═══ EXTRAIT DU TEXTE
Comment le débat devrait-il être posé pour sortir cette confusion ? Quelles problématiques devraient être posées différemment ?

Jacques Barou :Il faudrait d'abord s'intéresser à ce qui motive la délinquance des étrangers, notamment leur situation de pauvreté et d'illégalité. Ce n'est pas le fait qu'ils soient étrangers ou immigrés qui les poussent à commettre des délits mais une situation sociale de manque de biens essentiels. Des populations françaises placées dans la même situation vont réagir de manière semblable.

Franck-Philippe Georgin : Il faut chercher à le dépassionner en évitant de détourner le regard ou d’en faire un objet idéologique. Mettre un voile sur les réalités constatées par de nombreux concitoyens donnerait le sentiment que l’on cherche à nier des évidences.
══════
- CONSIGNE -
Recopiez intégralement, s'il vous plaît, l'extrait ci-dessus sur la délinquance des étrangers, sans rien y changer.
═══ MATÉRIEL PRÉSENTÉ
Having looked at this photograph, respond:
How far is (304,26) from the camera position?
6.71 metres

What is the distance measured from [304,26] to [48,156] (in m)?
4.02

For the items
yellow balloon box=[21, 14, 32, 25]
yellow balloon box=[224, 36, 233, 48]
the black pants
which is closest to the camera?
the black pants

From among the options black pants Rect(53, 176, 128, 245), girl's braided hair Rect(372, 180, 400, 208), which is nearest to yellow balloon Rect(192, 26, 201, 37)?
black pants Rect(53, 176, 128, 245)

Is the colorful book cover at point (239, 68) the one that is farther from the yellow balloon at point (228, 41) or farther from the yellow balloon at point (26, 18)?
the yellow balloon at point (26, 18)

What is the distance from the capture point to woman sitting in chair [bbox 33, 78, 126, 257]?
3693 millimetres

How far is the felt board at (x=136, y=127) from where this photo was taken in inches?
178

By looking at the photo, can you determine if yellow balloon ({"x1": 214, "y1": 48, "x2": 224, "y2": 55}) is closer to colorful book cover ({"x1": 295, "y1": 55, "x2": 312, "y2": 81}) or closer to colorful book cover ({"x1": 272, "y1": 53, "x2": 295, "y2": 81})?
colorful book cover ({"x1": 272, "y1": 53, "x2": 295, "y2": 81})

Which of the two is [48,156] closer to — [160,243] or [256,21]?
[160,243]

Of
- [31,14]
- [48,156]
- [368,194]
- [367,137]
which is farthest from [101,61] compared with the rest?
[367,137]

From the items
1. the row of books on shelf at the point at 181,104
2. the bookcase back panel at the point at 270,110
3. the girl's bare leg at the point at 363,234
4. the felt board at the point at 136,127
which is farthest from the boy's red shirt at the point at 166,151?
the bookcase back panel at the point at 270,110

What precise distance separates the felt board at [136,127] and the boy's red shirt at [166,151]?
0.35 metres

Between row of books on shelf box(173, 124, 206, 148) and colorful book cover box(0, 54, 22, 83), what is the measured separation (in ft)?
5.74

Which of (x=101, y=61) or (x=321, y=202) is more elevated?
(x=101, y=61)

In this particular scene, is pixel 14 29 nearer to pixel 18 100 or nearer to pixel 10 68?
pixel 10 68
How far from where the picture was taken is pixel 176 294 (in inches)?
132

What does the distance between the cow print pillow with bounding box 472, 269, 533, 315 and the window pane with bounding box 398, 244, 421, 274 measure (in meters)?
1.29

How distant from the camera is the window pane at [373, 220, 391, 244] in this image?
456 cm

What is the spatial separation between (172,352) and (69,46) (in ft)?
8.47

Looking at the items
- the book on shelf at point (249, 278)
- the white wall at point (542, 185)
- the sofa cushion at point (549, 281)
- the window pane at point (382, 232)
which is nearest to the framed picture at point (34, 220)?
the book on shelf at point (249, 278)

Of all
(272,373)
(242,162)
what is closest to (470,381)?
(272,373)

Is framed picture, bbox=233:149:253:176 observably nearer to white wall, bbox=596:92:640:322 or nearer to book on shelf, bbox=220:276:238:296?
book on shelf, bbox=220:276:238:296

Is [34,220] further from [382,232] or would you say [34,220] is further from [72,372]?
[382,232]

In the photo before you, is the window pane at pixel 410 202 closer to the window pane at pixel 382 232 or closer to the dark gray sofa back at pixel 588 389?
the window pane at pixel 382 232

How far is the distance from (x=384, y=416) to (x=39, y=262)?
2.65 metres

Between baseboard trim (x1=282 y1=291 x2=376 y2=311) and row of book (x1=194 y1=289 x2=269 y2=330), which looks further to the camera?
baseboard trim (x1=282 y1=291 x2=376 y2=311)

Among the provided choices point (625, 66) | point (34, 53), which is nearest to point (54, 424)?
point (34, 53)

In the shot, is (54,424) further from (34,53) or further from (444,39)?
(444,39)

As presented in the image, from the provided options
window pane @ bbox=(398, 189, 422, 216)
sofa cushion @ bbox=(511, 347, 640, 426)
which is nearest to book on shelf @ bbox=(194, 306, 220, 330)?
══════
- RÉPONSE RÉDIGÉE -
Comment le débat devrait-il être posé pour sortir cette confusion ? Quelles problématiques devraient être posées différemment ?

Jacques Barou :Il faudrait d'abord s'intéresser à ce qui motive la délinquance des étrangers, notamment leur situation de pauvreté et d'illégalité. Ce n'est pas le fait qu'ils soient étrangers ou immigrés qui les poussent à commettre des délits mais une situation sociale de manque de biens essentiels. Des populations françaises placées dans la même situation vont réagir de manière semblable.

Franck-Philippe Georgin : Il faut chercher à le dépassionner en évitant de détourner le regard ou d’en faire un objet idéologique. Mettre un voile sur les réalités constatées par de nombreux concitoyens donnerait le sentiment que l’on cherche à nier des évidences.